Here, we will calculate skew, kurtosis, and perform SW test for normality
stat.desc(sysBP.a$.resid, basic = FALSE, norm = TRUE)
## median mean SE.mean CI.mean.0.95 var
## 1.272710e+00 -1.151856e-16 2.178805e+00 4.378473e+00 2.373596e+02
## std.dev coef.var skewness skew.2SE kurtosis
## 1.540648e+01 -1.337535e+17 9.992540e-01 1.484331e+00 2.558828e+00
## kurt.2SE normtest.W normtest.p
## 1.932917e+00 9.264829e-01 4.077272e-03
You can see that the skewness metric is 0.999 indicating a highly skewed distribution, different from what the histogram might suggest. The skew.2SE doesn’t meet the criterion for our rule of thumb though where, for small sample sizes, if it is greater than 1.96, the distribution is significantly skewed. The SW test did come out highly significant.
Our last test is the KS test which is less stringent than the SW test.
ks.test(sysBP.a$.resid, y = pnorm, mean = mean(sysBP.a$.resid), sd = sd(sysBP.a$.resid))
##
## One-sample Kolmogorov-Smirnov test
##
## data: sysBP.a$.resid
## D = 0.11811, p-value = 0.4537
## alternative hypothesis: two-sided
The KS test comes out non-significant. So we have a variety of conflicting information about the skewness of this distribution. The plots looks only slightly skewed, the skewness metric as well as the SW indicate a highly skewed distribution, but the KS test and skew.2SE metrics indicate the opposite. Overall, this seems borderline but we can say it is normal since most of the skewness seems to be driven by 2-3 points out of 50. To be clear, I think we could have said either skewed or normal here and been correct.

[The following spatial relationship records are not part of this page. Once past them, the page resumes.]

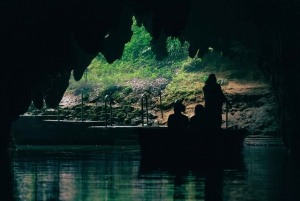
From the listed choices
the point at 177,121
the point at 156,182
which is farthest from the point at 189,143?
the point at 156,182

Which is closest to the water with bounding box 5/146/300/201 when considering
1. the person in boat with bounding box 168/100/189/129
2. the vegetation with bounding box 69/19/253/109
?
the person in boat with bounding box 168/100/189/129

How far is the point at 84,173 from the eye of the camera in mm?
14070

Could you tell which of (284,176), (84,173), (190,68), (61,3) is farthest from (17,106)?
(190,68)

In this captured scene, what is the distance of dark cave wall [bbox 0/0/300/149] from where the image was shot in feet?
66.2

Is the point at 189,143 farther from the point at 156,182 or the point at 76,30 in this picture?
the point at 156,182

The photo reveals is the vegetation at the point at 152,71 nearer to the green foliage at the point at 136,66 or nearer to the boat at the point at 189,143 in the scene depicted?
the green foliage at the point at 136,66

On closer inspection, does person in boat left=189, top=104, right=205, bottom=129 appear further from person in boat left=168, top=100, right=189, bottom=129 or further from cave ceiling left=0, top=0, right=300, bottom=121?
cave ceiling left=0, top=0, right=300, bottom=121

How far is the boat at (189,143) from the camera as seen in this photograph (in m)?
19.3

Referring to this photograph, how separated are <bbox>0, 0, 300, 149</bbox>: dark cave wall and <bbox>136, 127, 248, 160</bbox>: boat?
347 cm

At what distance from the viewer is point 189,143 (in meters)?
19.3

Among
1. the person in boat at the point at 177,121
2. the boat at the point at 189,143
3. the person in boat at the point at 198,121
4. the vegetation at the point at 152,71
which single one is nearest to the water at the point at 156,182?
the boat at the point at 189,143

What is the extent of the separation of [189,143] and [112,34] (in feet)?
44.2

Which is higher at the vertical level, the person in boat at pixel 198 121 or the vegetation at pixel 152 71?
the vegetation at pixel 152 71

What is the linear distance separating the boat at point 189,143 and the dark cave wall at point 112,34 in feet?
11.4
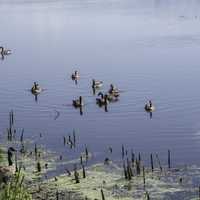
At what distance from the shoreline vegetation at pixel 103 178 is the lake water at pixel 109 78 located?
4.64 ft

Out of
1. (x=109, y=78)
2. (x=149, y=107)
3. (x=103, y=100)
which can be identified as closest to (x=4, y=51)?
(x=109, y=78)

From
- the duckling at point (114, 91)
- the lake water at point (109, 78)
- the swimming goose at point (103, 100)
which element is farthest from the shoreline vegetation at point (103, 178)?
the duckling at point (114, 91)

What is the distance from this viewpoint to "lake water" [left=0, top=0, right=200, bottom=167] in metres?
34.7

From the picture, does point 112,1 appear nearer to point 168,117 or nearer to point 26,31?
point 26,31

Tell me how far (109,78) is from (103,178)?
26.4 m

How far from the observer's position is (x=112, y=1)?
144 metres

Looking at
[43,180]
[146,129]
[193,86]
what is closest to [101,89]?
[193,86]

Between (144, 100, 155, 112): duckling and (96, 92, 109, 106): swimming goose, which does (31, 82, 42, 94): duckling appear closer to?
(96, 92, 109, 106): swimming goose

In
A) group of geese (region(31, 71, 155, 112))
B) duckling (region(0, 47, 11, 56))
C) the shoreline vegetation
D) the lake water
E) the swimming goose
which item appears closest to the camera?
the shoreline vegetation

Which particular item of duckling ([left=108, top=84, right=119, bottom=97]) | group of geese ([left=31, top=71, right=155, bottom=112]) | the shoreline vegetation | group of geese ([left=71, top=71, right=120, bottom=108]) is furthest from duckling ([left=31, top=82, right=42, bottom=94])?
the shoreline vegetation

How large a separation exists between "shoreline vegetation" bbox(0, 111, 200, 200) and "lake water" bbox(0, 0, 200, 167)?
4.64 feet

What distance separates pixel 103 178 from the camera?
2656 cm

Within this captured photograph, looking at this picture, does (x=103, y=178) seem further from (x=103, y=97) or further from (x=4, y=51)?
(x=4, y=51)

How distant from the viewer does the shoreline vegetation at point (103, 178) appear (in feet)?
79.6
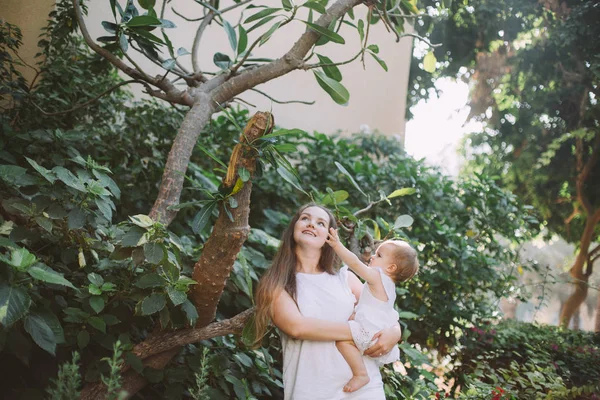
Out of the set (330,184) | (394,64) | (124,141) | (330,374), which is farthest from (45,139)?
(394,64)

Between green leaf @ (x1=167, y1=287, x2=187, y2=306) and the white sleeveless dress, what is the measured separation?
46cm

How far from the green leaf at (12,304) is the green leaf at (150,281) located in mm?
372

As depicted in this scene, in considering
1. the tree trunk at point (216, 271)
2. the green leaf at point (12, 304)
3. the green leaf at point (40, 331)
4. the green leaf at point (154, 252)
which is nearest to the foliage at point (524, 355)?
the tree trunk at point (216, 271)

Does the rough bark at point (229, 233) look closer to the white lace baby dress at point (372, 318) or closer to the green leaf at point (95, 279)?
the green leaf at point (95, 279)

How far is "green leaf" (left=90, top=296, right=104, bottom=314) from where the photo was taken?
186 centimetres

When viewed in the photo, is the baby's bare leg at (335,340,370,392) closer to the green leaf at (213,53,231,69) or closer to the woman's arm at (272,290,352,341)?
the woman's arm at (272,290,352,341)

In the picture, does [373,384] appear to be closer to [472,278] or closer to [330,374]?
[330,374]

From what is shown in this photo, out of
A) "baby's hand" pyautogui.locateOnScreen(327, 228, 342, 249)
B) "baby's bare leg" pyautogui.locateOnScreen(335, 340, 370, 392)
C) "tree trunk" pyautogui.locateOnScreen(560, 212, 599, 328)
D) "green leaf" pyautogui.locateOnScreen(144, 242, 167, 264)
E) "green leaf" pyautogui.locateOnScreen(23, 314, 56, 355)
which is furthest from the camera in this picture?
"tree trunk" pyautogui.locateOnScreen(560, 212, 599, 328)

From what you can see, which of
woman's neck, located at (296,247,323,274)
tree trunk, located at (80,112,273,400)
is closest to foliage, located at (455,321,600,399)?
woman's neck, located at (296,247,323,274)

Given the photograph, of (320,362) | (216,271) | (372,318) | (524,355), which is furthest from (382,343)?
(524,355)

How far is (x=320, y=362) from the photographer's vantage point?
6.32 ft

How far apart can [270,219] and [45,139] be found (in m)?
1.60

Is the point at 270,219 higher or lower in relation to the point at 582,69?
lower

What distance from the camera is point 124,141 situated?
342 cm
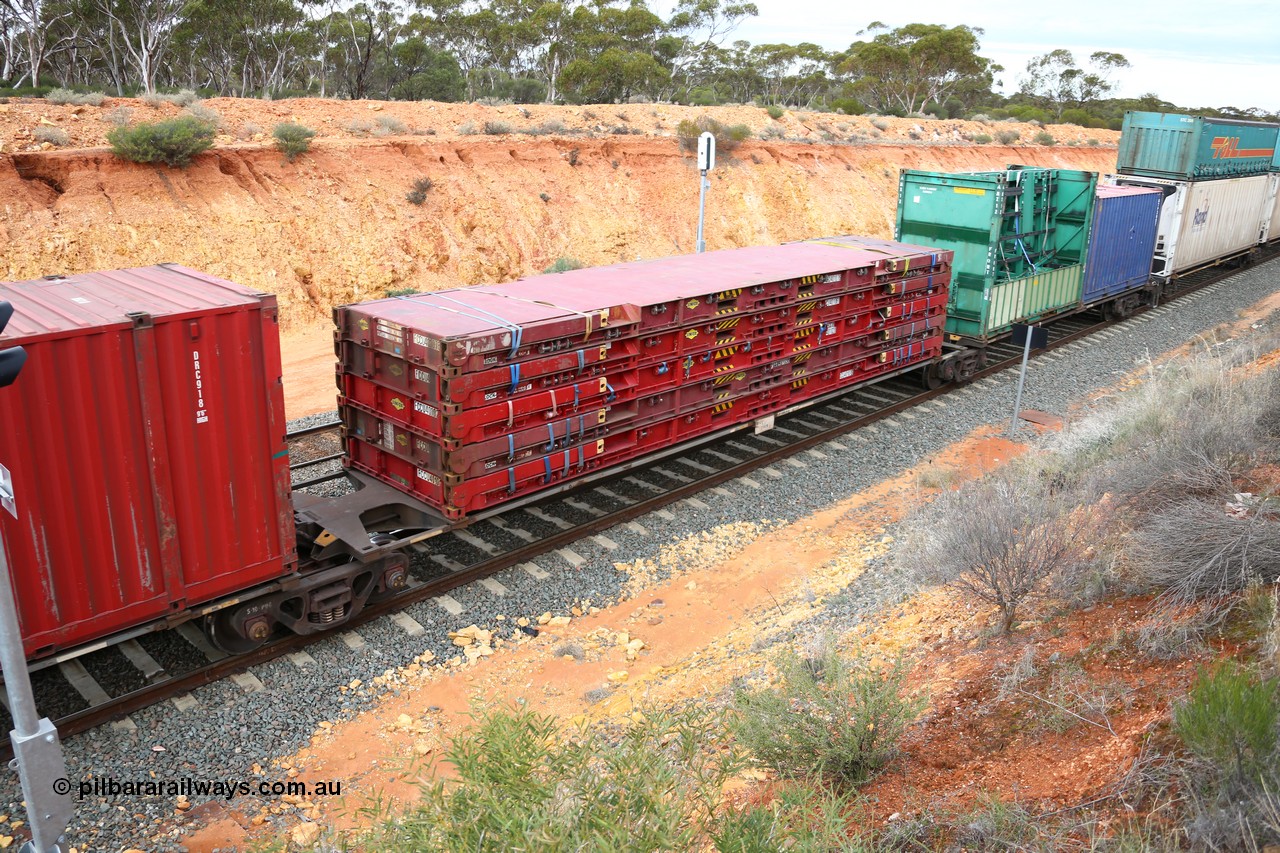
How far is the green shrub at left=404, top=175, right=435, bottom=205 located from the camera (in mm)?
23359

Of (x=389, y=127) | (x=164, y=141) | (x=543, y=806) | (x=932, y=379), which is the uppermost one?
(x=389, y=127)

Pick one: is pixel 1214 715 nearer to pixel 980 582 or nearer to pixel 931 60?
pixel 980 582

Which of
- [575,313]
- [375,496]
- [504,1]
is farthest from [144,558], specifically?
[504,1]

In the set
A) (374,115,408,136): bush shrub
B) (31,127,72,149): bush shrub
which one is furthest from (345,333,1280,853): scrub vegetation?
(374,115,408,136): bush shrub

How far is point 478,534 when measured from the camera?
1052 cm

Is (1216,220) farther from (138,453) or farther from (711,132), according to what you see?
(138,453)

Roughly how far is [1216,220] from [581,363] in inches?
958

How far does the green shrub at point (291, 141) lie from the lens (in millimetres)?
21969

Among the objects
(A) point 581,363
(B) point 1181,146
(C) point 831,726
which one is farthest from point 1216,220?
(C) point 831,726

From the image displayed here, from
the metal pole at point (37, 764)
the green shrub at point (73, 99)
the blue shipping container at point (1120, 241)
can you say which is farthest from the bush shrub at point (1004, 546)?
the green shrub at point (73, 99)

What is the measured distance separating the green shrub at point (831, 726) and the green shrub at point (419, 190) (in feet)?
66.0

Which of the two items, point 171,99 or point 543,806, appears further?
point 171,99

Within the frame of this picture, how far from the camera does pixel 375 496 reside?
9.63 m

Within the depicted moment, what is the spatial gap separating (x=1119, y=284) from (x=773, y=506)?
14.5 metres
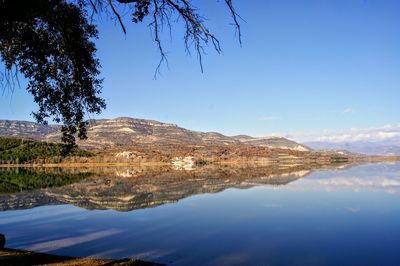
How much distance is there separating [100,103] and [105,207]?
22280 millimetres

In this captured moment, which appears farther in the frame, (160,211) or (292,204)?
(292,204)

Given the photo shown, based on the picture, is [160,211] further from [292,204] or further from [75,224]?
[292,204]

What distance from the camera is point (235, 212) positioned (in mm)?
31000

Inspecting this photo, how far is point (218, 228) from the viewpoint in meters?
23.8

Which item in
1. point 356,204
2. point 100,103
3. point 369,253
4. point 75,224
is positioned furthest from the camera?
point 356,204

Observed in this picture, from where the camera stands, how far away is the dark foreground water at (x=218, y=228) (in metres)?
16.8

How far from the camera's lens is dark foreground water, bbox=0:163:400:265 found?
1684cm

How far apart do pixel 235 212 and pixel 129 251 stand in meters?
14.7

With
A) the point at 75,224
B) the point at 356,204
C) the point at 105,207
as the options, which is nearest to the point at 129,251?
the point at 75,224

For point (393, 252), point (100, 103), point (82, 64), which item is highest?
point (82, 64)

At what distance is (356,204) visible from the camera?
3403 centimetres

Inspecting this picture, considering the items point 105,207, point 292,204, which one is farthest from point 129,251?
point 292,204

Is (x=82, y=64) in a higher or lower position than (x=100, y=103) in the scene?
higher

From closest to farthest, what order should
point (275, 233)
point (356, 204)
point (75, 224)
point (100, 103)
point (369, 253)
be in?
point (100, 103), point (369, 253), point (275, 233), point (75, 224), point (356, 204)
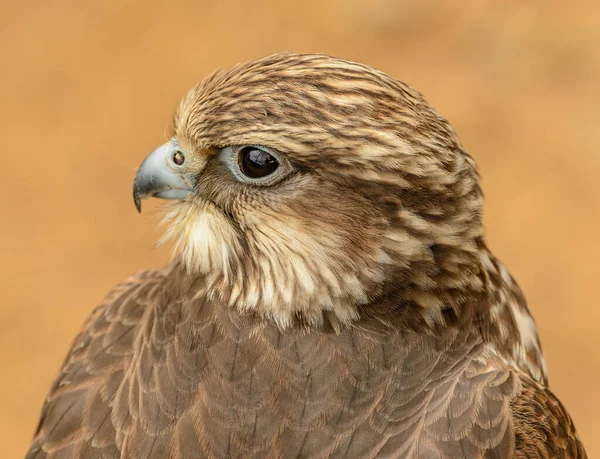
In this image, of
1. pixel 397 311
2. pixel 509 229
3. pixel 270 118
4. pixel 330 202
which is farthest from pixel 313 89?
pixel 509 229

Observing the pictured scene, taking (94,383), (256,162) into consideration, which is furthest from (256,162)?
(94,383)

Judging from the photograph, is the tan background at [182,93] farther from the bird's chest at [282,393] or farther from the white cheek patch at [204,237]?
the bird's chest at [282,393]

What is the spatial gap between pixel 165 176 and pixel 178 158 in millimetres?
91

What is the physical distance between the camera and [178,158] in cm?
355

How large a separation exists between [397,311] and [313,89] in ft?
2.98

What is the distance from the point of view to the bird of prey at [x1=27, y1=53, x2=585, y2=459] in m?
3.20

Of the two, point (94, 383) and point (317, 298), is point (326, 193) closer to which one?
point (317, 298)

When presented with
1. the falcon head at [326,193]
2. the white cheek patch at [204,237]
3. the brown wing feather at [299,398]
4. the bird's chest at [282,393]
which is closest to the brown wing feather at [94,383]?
the brown wing feather at [299,398]

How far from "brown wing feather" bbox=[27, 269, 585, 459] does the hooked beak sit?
0.39 metres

We don’t talk about independence in this class
Multicolinearity occurs when predictor variables in a multiple linear regression are highly correlated. This causes problems with both parameter estimation and prediction, so we need to make sure our predictors are fairly unique. We will test multicolinearity by calculating the variance inflation factor (VIF) using the vif
function from the car
package.
In order to use the function, you only need to pass the model into the vif
function
vif(model)
So we can recreate our multiple linear regression from the last lab. Remember, we made a model using the main effects of age and glucose on systolic blood pressure. We can make that again, storing in sysBP.m.2
sysBP.m.2 <- lm(sysBP ~ age + glucose, data = fhs)
vif(sysBP.m.2)
## age glucose
## 1.089871 1.089871
Variables with VIF values above 10 should be removed from the model. We can see that neither of our predictors approach that so multicolinearity is not an issue in our simplistic multiple linear model.